---
title: "otelcol.auth.bearer | Grafana Alloy documentation"
description: "Learn about otelcol.auth.bearer"
---

# `otelcol.auth.bearer`

`otelcol.auth.bearer` exposes a `handler` that other `otelcol` components can use to authenticate requests using bearer token authentication.

This component supports both server and client authentication.

> Note
> 
> `otelcol.auth.bearer` is a wrapper over the upstream OpenTelemetry Collector [`bearertokenauth`](https://github.com/open-telemetry/opentelemetry-collector-contrib/tree/v0.147.0/extension/bearertokenauthextension) extension. Bug reports or feature requests will be redirected to the upstream repository, if necessary.

You can specify multiple `otelcol.auth.bearer` components by giving them different labels.

## Usage

Alloy ![Copy code to clipboard](/media/images/icons/icon-copy-small-2.svg) Copy

```alloy
otelcol.auth.bearer "<LABEL>" {
  token = "<TOKEN>"
}
```

## Arguments

You can use the following arguments with `otelcol.auth.bearer`:

Expand table

| Name     | Type     | Description                                      | Default           | Required |
|----------|----------|--------------------------------------------------|-------------------|----------|
| `token`  | `secret` | Bearer token to use for authenticating requests. |                   | yes      |
| `header` | `string` | Specifies the auth header name.                  | `"Authorization"` | no       |
| `scheme` | `string` | Authentication scheme name.                      | `"Bearer"`        | no       |

When sending the token, the value of `scheme` is prepended to the `token` value. The string is then sent out as either a header for HTTP or as metadata for gRPC.

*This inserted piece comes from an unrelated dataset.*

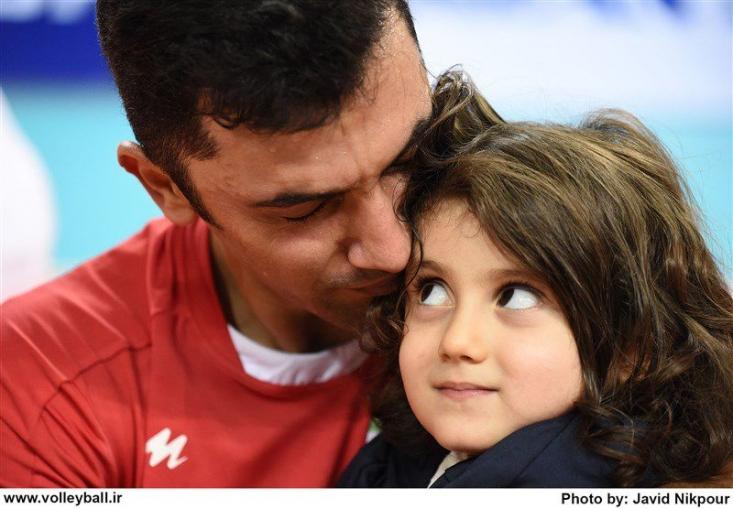 لیبرو با سابقه و محبوب والیبال ایران با از دست دادن شانس لمس رویای بازی در المپیک از مشکلاتی که در سال های اخیر به واسطه والیبال با آنها مواجه بود می گوید.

If you use a file to store the token, you can use [`local.file`](../../local/local.file/) to retrieve the `token` value from the file.

## Blocks

You can use the following block with `otelcol.auth.bearer`:

No valid configuration blocks found.

### `debug_metrics`

The `debug_metrics` block configures the metrics that this component generates to monitor its state.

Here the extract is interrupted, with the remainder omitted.